Source records:
========================
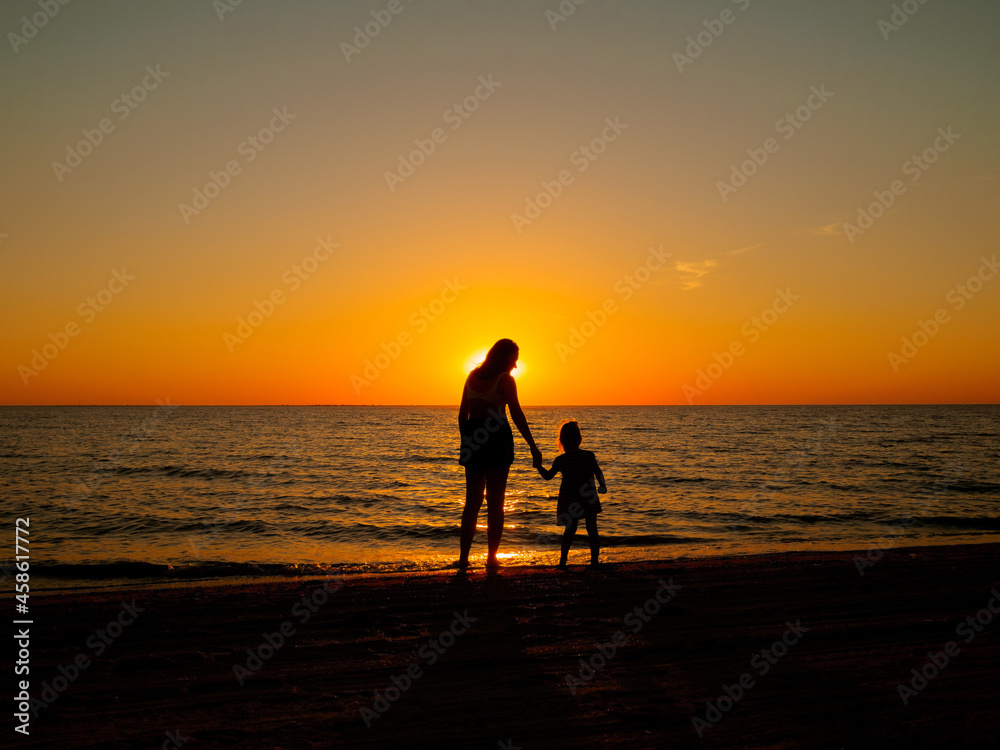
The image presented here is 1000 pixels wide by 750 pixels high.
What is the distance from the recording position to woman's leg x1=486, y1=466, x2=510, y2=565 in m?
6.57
========================
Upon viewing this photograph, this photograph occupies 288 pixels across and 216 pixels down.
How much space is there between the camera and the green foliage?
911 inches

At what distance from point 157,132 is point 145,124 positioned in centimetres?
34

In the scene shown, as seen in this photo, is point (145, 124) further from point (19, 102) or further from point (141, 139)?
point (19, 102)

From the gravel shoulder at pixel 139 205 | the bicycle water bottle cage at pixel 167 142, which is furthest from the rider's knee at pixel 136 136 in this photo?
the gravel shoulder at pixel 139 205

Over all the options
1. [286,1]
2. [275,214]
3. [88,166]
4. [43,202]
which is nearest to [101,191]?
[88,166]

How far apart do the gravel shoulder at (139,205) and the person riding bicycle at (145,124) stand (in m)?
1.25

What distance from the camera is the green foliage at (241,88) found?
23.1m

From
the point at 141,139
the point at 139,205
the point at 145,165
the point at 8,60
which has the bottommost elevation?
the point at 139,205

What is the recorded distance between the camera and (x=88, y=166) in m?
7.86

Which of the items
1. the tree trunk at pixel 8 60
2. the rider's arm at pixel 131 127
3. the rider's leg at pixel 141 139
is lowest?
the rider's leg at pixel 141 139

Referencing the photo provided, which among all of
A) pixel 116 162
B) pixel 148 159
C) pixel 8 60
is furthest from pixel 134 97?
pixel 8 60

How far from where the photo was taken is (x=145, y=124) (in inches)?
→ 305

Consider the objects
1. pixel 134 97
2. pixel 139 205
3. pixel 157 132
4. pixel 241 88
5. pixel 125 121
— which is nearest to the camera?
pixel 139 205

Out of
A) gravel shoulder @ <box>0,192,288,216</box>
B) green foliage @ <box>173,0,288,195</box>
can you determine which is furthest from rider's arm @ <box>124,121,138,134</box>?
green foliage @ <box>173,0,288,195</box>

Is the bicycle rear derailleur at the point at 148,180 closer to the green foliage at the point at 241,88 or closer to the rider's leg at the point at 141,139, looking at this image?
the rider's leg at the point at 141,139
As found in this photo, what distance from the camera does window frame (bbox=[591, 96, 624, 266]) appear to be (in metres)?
========================
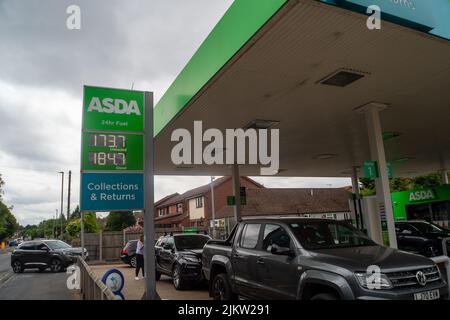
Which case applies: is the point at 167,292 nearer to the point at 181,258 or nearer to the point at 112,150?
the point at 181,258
========================
Stated problem:
Extract from the records above every line that contains the string "between". Letter case counts when matching.

Task result:
How much space is there between the camera and the green foliage?
What is the recorded distance between the camera and (x=88, y=166) in m?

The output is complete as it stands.